May 17, 2019
The big news this week was the unveiling of two separate bills addressing surprise out of network bills.
- Senate – The Senate version, spearheaded by Sens. Cassidy and Bennett, would prohibit balance billing for emergency care, elective care at in-network facility but service done by an out-of-network provider, and when a patient needs additional care after an emergency at an out-of-network facility but can’t get there. Providers would be paid median in-network rates for such instances but providers can trigger an arbitration process to make a final determination.
- House – The House version, spearheaded by Reps. Pallone and Walden, would treat out-of-network emergency care as in network for purposes of cost-sharing, prohibit balance billing, and require insurers to make minimum payment to out-of-network providers based on nearby in-network providers.
There are expected other bills to emerge to tackle surprise billing. There’s still a long way to go for any legislation to pass but if health legislation will pass this term it’s likely to be on surprise billing.
AHP Guidance – The Department of Labor released new guidance on Association Health Plans clarifying that given the recent court ruling, enrollees in AHPs created under the new rules can stay in their plan for the remainder of the plan/contract period but cannot renew.

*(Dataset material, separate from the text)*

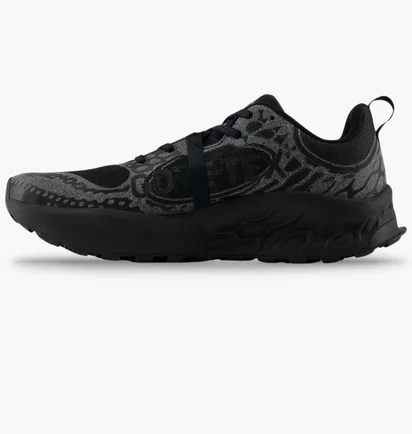 Кросівки чоловічі New Balance Fresh Foam X Hierro Black MTHIGA8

More Hospital Price Transparency Regulations Coming? – The Wall Street Journal reported that “The administration is strongly interested in forcing insurers to publicize the negotiated rates they pay for services.” The WSJ reported that the Department of Labor is considering releasing a regulation that would require private insurers to publish the negotiated rates of services they have with providers.
Maryland – The Governor of Maryland (Hogan) signed into the law a first in the nation “easy enrollment” bill. The bill would allow Maryland residents to check a box on their tax returns that would allow them, if they qualify, to be either automatically enrolled in Medicaid or get outreach by the Exchange for enrollment. The bill is expected to increase coverage take-up by the uninsured.
Washington – The Governor of Washington signed into law a bill that will create the first “public option” to be offered on-Exchange. Starting in 2021, Washington will offer something called “Cascade Care”. Cascade Care will be offered by a private insurance company but overseen by the Exchange. The bill requires certain provider reimbursement rates to be required of a carrier offering “Cascade Care”.
Several states have now released their 2020 proposed rate filings:
- Maryland announced proposed rate increases of -2.9% and 4.3% in the individual and small group markets, respectively.
- Oregon announced proposed rate increases of 3.3% and 8.7% in the individual and small group markets, respectively.
- Vermont announced proposed rate increases of 13%.
Reminder- Maryland and Oregon have reinsurance programs that affect their individual markets and Vermont has a merged market.